[Teks yang Diberikan]:
+---+
Laman

Selasa, 02 Mei 2017

TT2 B12c Toleransi Dalam Keragaman Global Q.S Al-Baqarah ayat 256

“PENDIDIKAN SOSIAL UNIVERSAL”
Toleransi Dalam Keragaman Global
Q.S Al-Baqarah ayat 256

Tri Nur Janah (2021115017)
 Kelas B

JURUSAN PENDIDIKAN AGAMA ISLAM
FAKULTAS TARBIYAH DAN ILMU KEGURUAN
INSTITUT AGAMA ISLAM NEGERI (IAIN) PEKALONGAN
2017




KATA PENGANTAR

Assalamualaikum Warohmatullahi Wabarokatuh
Bismillahirrohmanirrohim
Salam Silaturahim dan Salam Rahmatan Lil Alamin.
Segala puji bagi Allah Subhanahu Wa Ta’ala yang telah melimpahkan rahmat dan nikmat-Nya kepada penulis, sehingga penulis masih dapat menyelesaikan makalah ini dalam keadaan sehat wal afiat. Sholawat dan salam penulis haturkan kepada junjungan kita Nabi Muhammad SAW, semoga kita kelak mendapat syafaatnya di yaumil qiyamah. Amin.
Penulis juga haturkan terima kasih kepada beberapa pihak sebagai berikut:
1. Pelabuhan hati, yaitu Ayah dan Ibunda tercinta.
2. Bapak Muhammad Hufron, M.S.I. selaku Dosen Pengampu Mata Kuliah Tafsir Tarbawi II.
3. Teman-teman mahasiswa IAIN Pekalongan yang budiman.
Makalah ini membahas mengenai Pendidikan sosial universal yang termaktub dalam Qur’an Surat Al-Baqarah ayat 256. Ayat ini mengandung pelajaran bahwa kita sebagai muslim untuk bisa toleransi kepada sesama umat muslim maupun non muslim yang mencakup keragaman global. Amin.Ya Robbal Alamin.
Penulis menyadari kekurangan makalah ini, oleh karena itu mohon maaf atas segala kesalahan. Kritik dan saran penulis terima dengan lapang dada.
Terimakasih.
+---+
[Bahan yang Diberikan]:

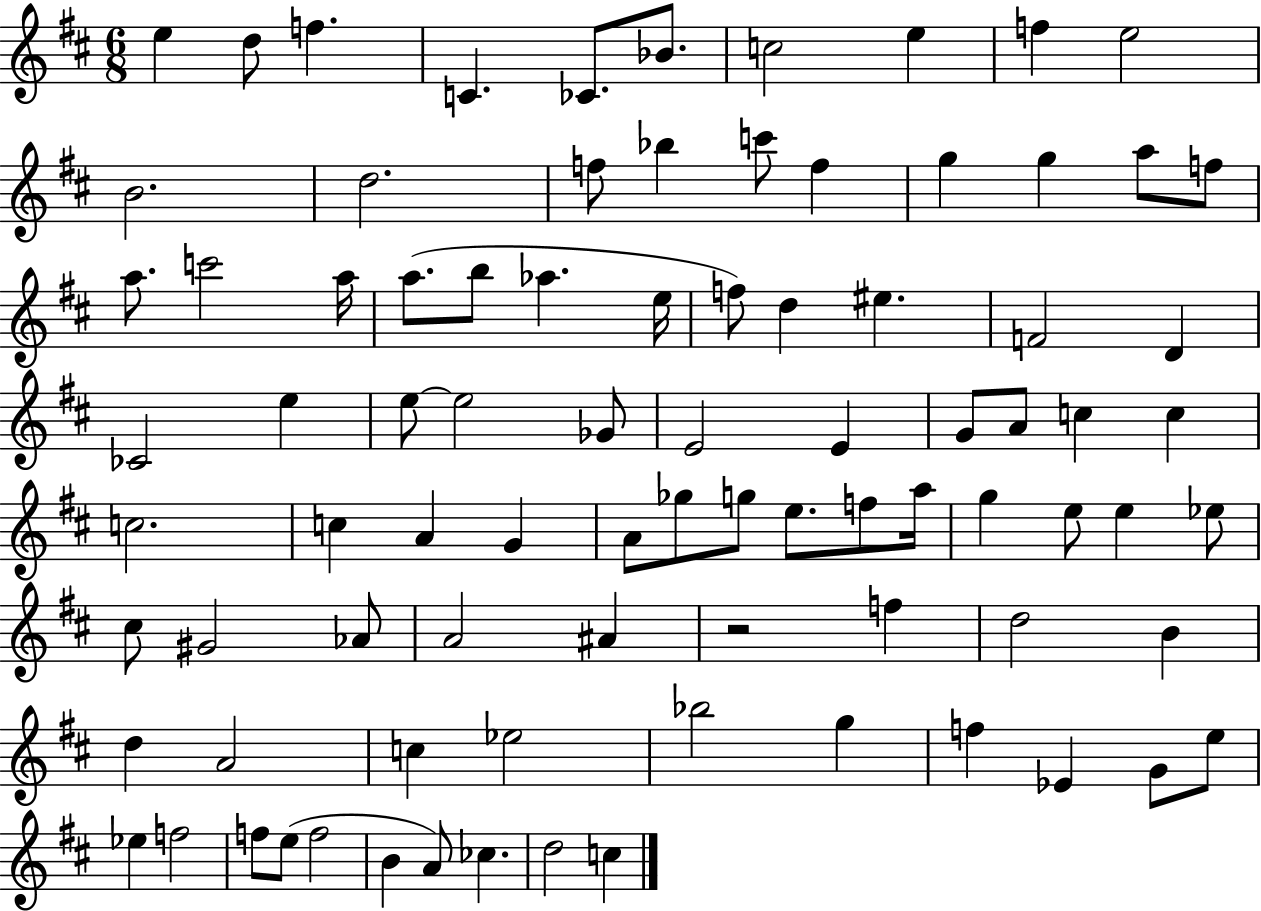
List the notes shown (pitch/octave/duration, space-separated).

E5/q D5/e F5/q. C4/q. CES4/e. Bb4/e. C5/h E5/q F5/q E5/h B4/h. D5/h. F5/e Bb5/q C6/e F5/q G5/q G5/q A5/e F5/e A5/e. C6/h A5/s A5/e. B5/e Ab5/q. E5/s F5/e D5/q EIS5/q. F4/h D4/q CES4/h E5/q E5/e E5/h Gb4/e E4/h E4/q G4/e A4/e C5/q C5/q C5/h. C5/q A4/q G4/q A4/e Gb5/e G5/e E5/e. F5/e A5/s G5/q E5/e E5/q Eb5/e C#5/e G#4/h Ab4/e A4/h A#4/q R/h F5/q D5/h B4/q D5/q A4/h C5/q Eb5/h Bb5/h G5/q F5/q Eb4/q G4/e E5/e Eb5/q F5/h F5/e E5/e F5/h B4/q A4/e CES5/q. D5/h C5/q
+---+
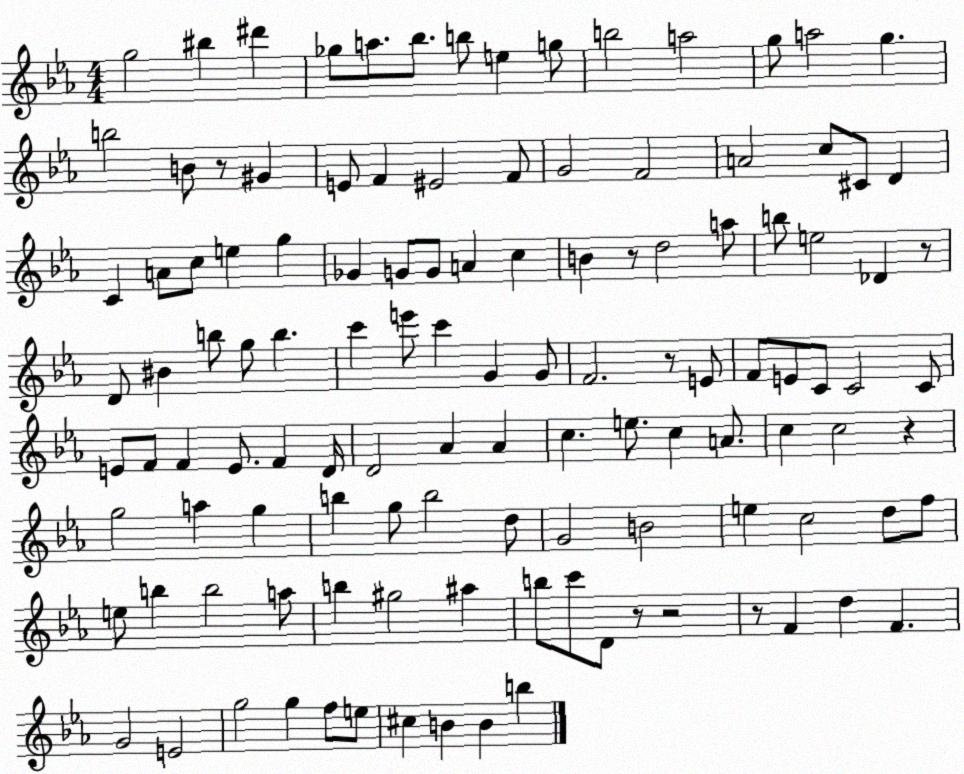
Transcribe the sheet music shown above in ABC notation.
+---+
Tuliskan lanjutan teks tentang toleransi dalam Q.S. Al-Baqarah ayat 256, dimulai setelah kalimat terakhirnya. Entri-entri tersebut merupakan bahan tersendiri yang terpisah dari teks.

[Jawaban Benar]:
Wallahul Muwafiq ila Ath’ Wamith Thariq
Wassalamualaikum Warohmatullahi Wabarokatuh

Pekalongan, 2 Mei 2017
Penulis,

Tri Nur Janah
NIM. 2021115017



BAB I
PENDAHULUAN
A.    Latar Belakang
Dewasa ini, umat beragama dihadapkan pada serangkaian tantangan baru yang tidak terlalu berbeda dengan yang pernah dialami sebelumnya. Perbedaan agama adalah fenomena nyata yang ada dalam kehidupan, karena itu toleransi sangat dibutuhkan. Khususnya pada Negara Indonesia yang memiliki masyarakat plural yang bercorak primordial, konflik di dalam masyarakat yang disebabkan oleh kurangnya rasa toleransi antar sesama, terutama dalam segi agama akhir-akhir ini yang kerap terjadi. Kebebasan beragama pada hakikatnya adalah dasar bagi terciptanya kerukunan antar umat beragama. Tanpa kebebasan beragama tidak mungkin ada kerukunan antar umat beragama. Kebebasan beragama adalah hak setiap manusia. Hak untuk menyembah Tuhan diberikan oleh Tuhan, dan tidak ada seorang pun yang boleh mencabutnya. Demikian juga sebaliknya, toleransi antar umat beragama adalah cara agar kebebasan beragama dapat terlindungi dengan baik. Kebebasan dan toleransi tidak dapat diabaikan.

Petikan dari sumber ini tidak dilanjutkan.